Beyond the raptor sanctuary, to the left of the woody path was a high fence, which bounded a grassy, sunny meadow. As I walked further down the track, I then noticed an amazing sight. Four horses stood grazing to my left, right in the middle of the big meadow. They were really tall, their shoulders easily towering above my head. Interestingly, the black horse seemed to be the dominant, protective one; as the horses moved about, the black horse was always the one that stood between the three white horses and me. It seemed to be protecting its brethren from me, as they occasionally looked up to where I was, squeezed up onto the tall fence that separated us, and then looked back down to the grass and kept grazing.

Waving goodbye to the horses, I continued down the track for a while more, eventually reaching a place where the trees around me opened up, and the path reached a big clearing, a huge field, also bounded by a tall fence, to which the path now bounded as it extended to my right, where it would continue toward the lake shore.

On this meadow, I was met with a powerful sight: a herd of bison.
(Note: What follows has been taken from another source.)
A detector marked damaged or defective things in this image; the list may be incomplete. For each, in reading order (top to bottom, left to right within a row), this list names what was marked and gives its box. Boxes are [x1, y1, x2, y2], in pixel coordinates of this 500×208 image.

I thought the horses were big, but these things were HUGE. They towered over me, huge furry fuzzy brown monsters. Their sheer bulk was truly astounding, and this is one animal I do not ever want to piss off. I sat on a wooden picnic table which lay right next to the fence, and started taking photos of the bison. Amazingly, they again seemed to sense my presence. The herd of bison slowly started to mobilize, walking closer and closer to my vantage point. The biggest of them all, this mighty monstrous hulking alpha-friggin-male, came within fifteen meters of the fence, which gave me the great opportunity to run up and squeeze against the fence to get this picture of him. I was, once more, amazed by the creature’s beauty, especially its raw bulk: its head was the size of a boulder, and was about as wide as a truck tire.
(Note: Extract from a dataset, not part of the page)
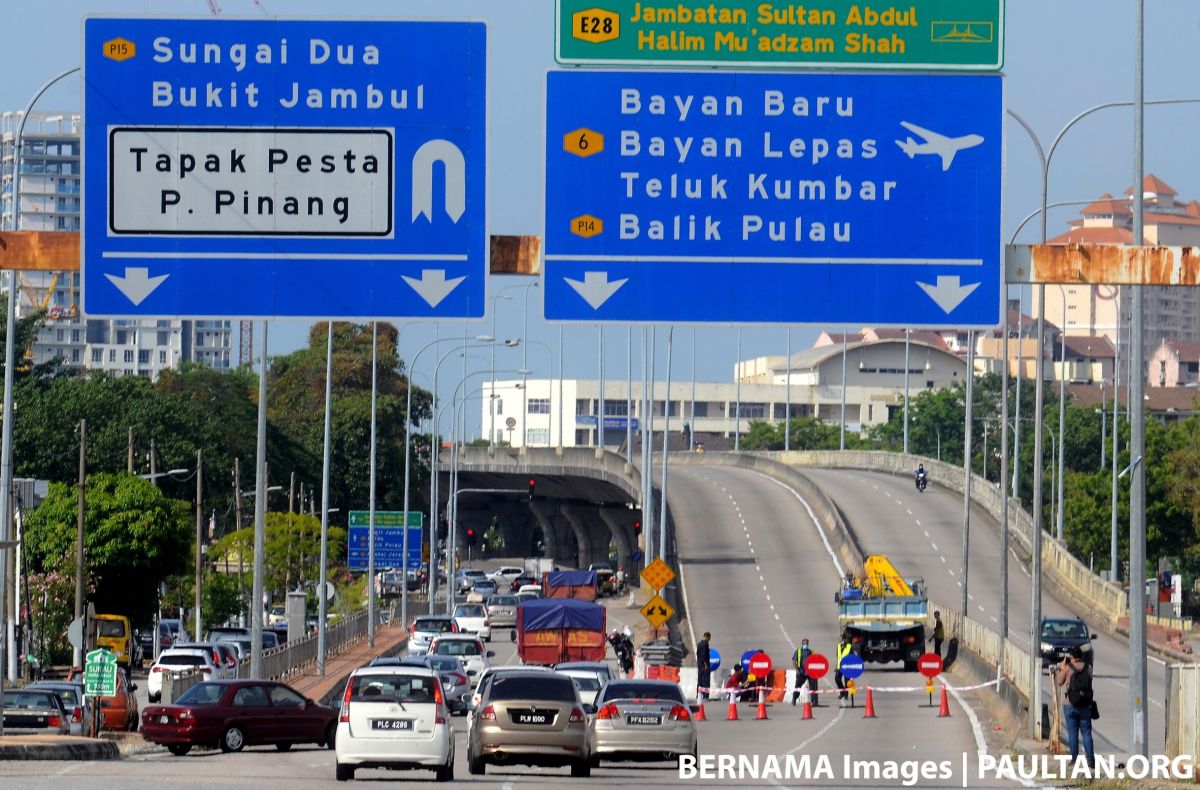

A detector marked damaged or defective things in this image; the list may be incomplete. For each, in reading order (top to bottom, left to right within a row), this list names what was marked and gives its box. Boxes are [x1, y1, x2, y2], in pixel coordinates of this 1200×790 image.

rusty sign gantry beam [0, 230, 81, 271]
rusty sign gantry beam [1003, 244, 1200, 288]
Finally, at this point, I turned around and headed back on the track where I had come from, back past the carpark where my Dad’s Camry was parked, and toward my Dad’s secret fishing spot. On the way, I took a quick snap of a family of geese, which was highly interesting because it seemed to be comprised of a lottt of goslings and several adult couples, who cooperated in taking care of the little ones. They ferried the little goslings across my pathway, from their protected enclosure near a barn-like structure to the peaceful waters of the lake.

Having rejoined my Dad, who apparently did not catch any fish after I had left him more than an hour ago, we got into the car and drove off. With me driving, and him navigating, I explored the lovely roads of Milton, going up this steep, tremendous ridge that my Dad said stretched more than a hundred kilometres to the north. We drove past sunny orchards and huge grassy fields, and big farmhouses. We also passed by a number of little settlements of shophouses, which crowded along major intersections.

If I had a sporty open-top roadster or a motorbike, I could spend an entire day just zooming around those roads. When I DO get either of them in my possession, I think I will. Haha.

Anyway, with the sky darkening - it was already eight by then - and our stomaches growling, I turned the car toward the East, and we started on the long road back home.